CHICAGO — Gov. Bruce Rauner firmly embraced President Donald Trump's administration Friday, using an introduction of Vice President Mike Pence at a Rosemont campaign event to hail a White House for creating a domestic economy that is "roaring again."
And in a half-hour talk punctuated frequently by shouts of interrupting protesters, Pence returned the favor. The vice president said Rauner deserved praise for his "leadership on behalf of working families all across Illinois."
"People across the country are taking notice" of Rauner's efforts to help "job creators and revitalize the economy here in Illinois," Pence said.
The unification of Rauner and the Trump White House came before about 500 people attending a "Tax Cuts to Put America First" event at a hotel ballroom within earshot of O'Hare International Airport. It was sponsored by America First Policies, a nonprofit group with the goal of promoting Trump's policies and affiliated with America First Action, a pro-Trump super political action committee.
Rauner had spent much of his first term shunning any mention or discussion of Trump or controversial federal policies.
But after a bitter primary that divided the Illinois GOP's conservative base, Rauner has tried to coalesce a core constituency for his re-election battle against Democrat J.B. Pritzker and third-party candidate Sam McCann of Plainview, a Republican lawmaker running under the Conservative Party banner.
In his introduction, Rauner called Pence one of the "greatest leaders in American history" and said the vice president, a former governor of neighboring Indiana, and GOP governors there had turned the state into a "role model" for what Illinois needs to do.
"Mike Pence did it for the Hoosiers, and now Mike Pence along with President Trump are doing it for every American right now," Rauner said of Indiana's pro-business policies.
"The American economy is roaring today. Rising family incomes, higher wages, lower jobs, higher equality of life. Why? Because Vice President Pence, President Trump, working with Republican leaders, have cut the tax burden of the people of America. That's why," Rauner said. "Cut the tax burden, reduce the regulatory burden, fight for fair trade, and we have American jobs and higher family incomes."
And Pence noted Rauner vetoed a Democratic-led state income tax hike last year, though he did not mention that more than a dozen Republicans helped to override the governor and help end a historic budget impasse.
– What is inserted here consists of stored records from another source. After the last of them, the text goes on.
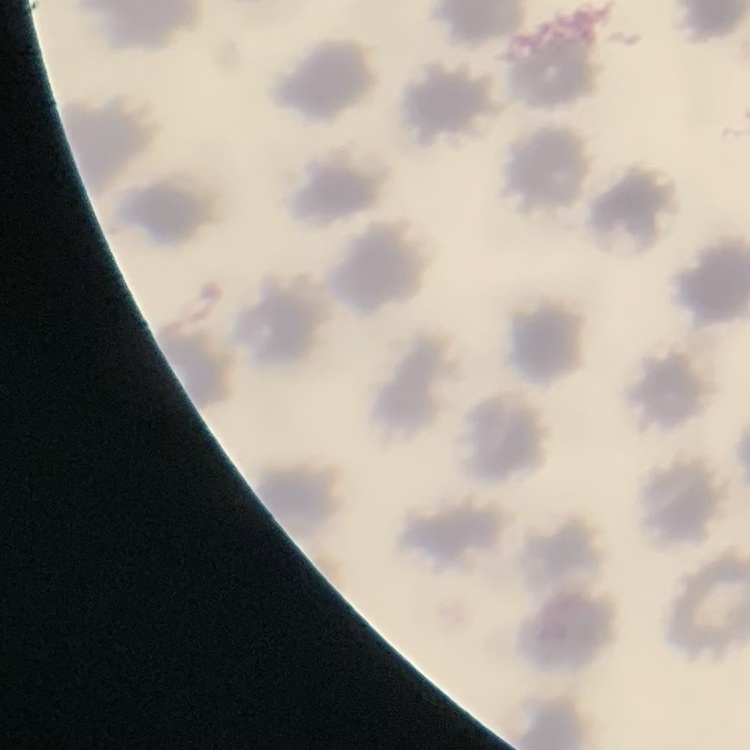

The erythrocytes show no rouleaux formation. Stained with either Field's or Giemsa. One tile cut from a larger photomicrograph. Thin peripheral smear.Assess this cell for malaria.
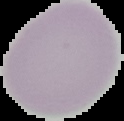
Uninfected.

Summary:
  - Image size: 124×121 pixels
  - Preparation: thin blood smear
  - Image type: cell region segmented out of the field of view; surrounding area masked to black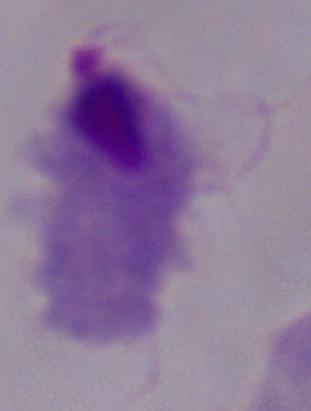

Photomicrograph. A trichomonad is seen. Captured at 1000x magnification.Identify the parasite.
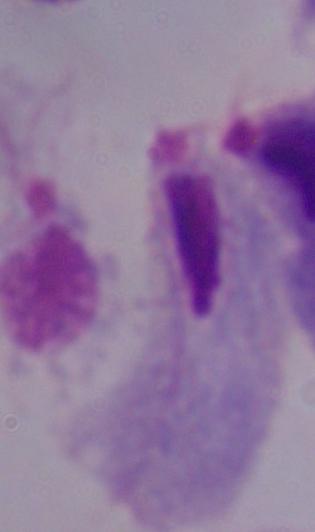

This is a trichomonad.

modality = micrograph
magnification = 1000xAssess this cell for malaria.
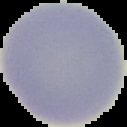
Uninfected.

{
  "preparation": "thin blood smear",
  "image_type": "segmented cell region on a black background",
  "image_size": "127×127 pixels"
}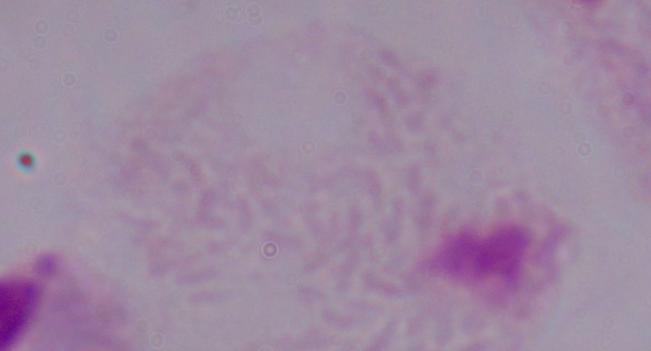 A trichomonad is shown. Captured at 1000x magnification. Photomicrograph.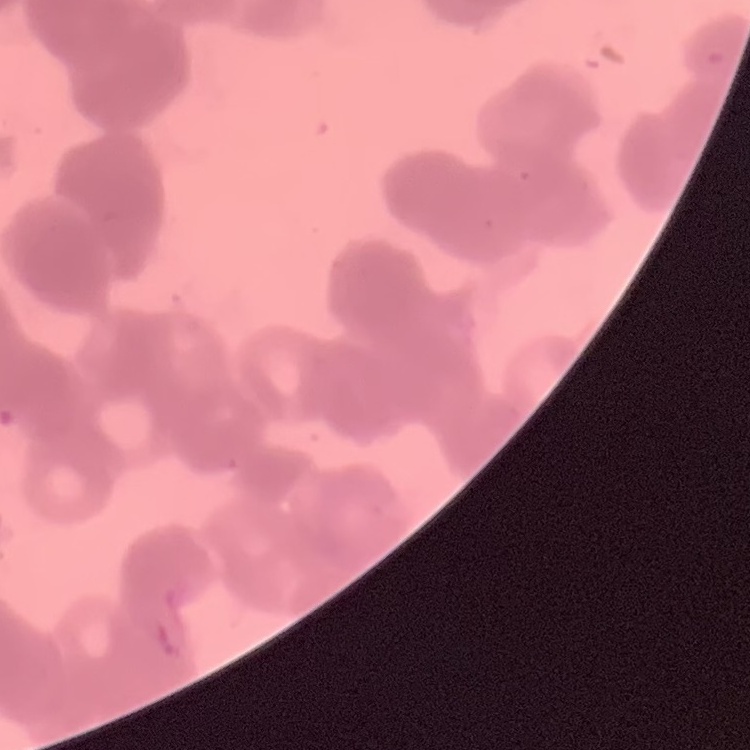

The erythrocytes show rouleaux formation. Square crop of a larger photomicrograph. Field's or Giemsa stain. Thin blood film.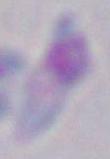

magnification = 1000x
modality = photomicrograph
identification = Toxoplasma gondiiLocate every Plasmodium parasite.
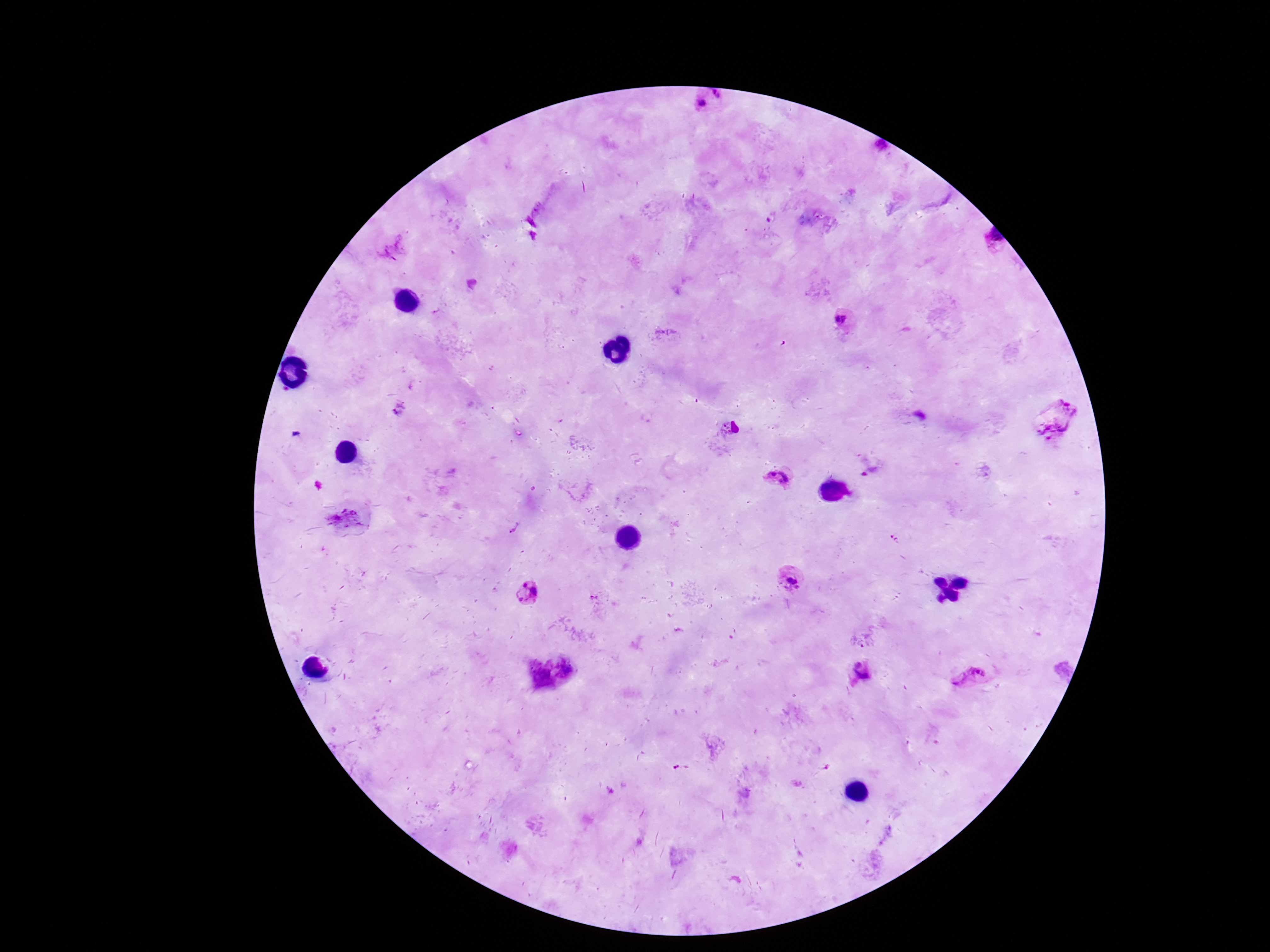
Approximate object centers, in pixels from the top-left corner.
Plasmodium parasites: (x=712, y=100), (x=880, y=148), (x=392, y=250), (x=843, y=319), (x=1057, y=418), (x=780, y=477), (x=895, y=538), (x=791, y=578), (x=529, y=593), (x=862, y=640), (x=862, y=671), (x=971, y=677).

Photographed through the microscope eyepiece with a smartphone camera. Image is 1270×952 pixels. Thick peripheral-blood smear. 100x magnification. One field from this slide. Giemsa stain. Patient malaria status: infected.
Pence's speech pushed public support for the Republican-led federal tax overhaul. He said a typical Illinois family would save more than $2,600 a year when all the tax cuts take effect despite concerns among Illinois homeowners over how a $10,000 cap on deducting state and local taxes will affect a final tax bill.
"Confidence is back. Jobs are coming back. And due to the work under President Donald Trump, America is back," Pence said.
But the vice president touched on a wide range of issues including controversies over trade and immigration.
Despite Midwestern fears of a growing trade war, Pence sought to assure farmers that Trump is looking out for their interests despite imposing tariffs that have led to counter-tariffs imposed by other nations.
"We're forging new and better trade deals for the American farmer," Pence said, adding, "We will stand with farmers 100 percent."
Pence also said the administration stood behind law enforcement and attacked what he called "reckless criticism from Democrats" to abolish the Department of Homeland Security's Immigration and Customs Enforcement division.
"Under this administration, we will never abolish ICE," Pence said, also adding that under Trump's leadership the White House was moving ahead with "that big beautiful wall." Supporters stood and shouted, "Build that wall."
Within 90 seconds of Pence beginning to speak, a pair of protesters shouted and held up a banner saying "Trump and Pence must go." Supporters responded shouting, "USA."
It was the first of five protest interruptions in Pence's first five minutes of addressing the audience, including a woman who shouted: "Do you want babies in jail?" That was an apparent reference to the administration's "zero tolerance" policy on immigration resulting in migrant children being separated from their families.
Nearly 20 minutes later, Pence said, "President Trump and I are grateful for the leadership of Congressman Peter Roskam." A protester stood and asked, "Has anybody seen Peter Roskam anywhere?"
Pence's visit included a fundraiser for the Wheaton Republican, who remained in Washington for House votes. As the protester was being removed, Pence continued: "Congressman Peter Roskam deserves the support of the people of Illinois."
Roskam is facing Democratic businessman Sean Casten in November, in the northwest and west suburban 6th Congressional District in which Democrat Hillary Clinton defeated Trump by 7 percentage points.
Democrats and allied groups protested outside the event, led by state Rep. Christian Mitchell of Chicago, who was recently named the interim executive director of the Democratic Party of Illinois.
"I'm really grateful for almost everybody who came," Pence said as he closed his remarks. "But I respect everybody that came. That's what freedom sounds like."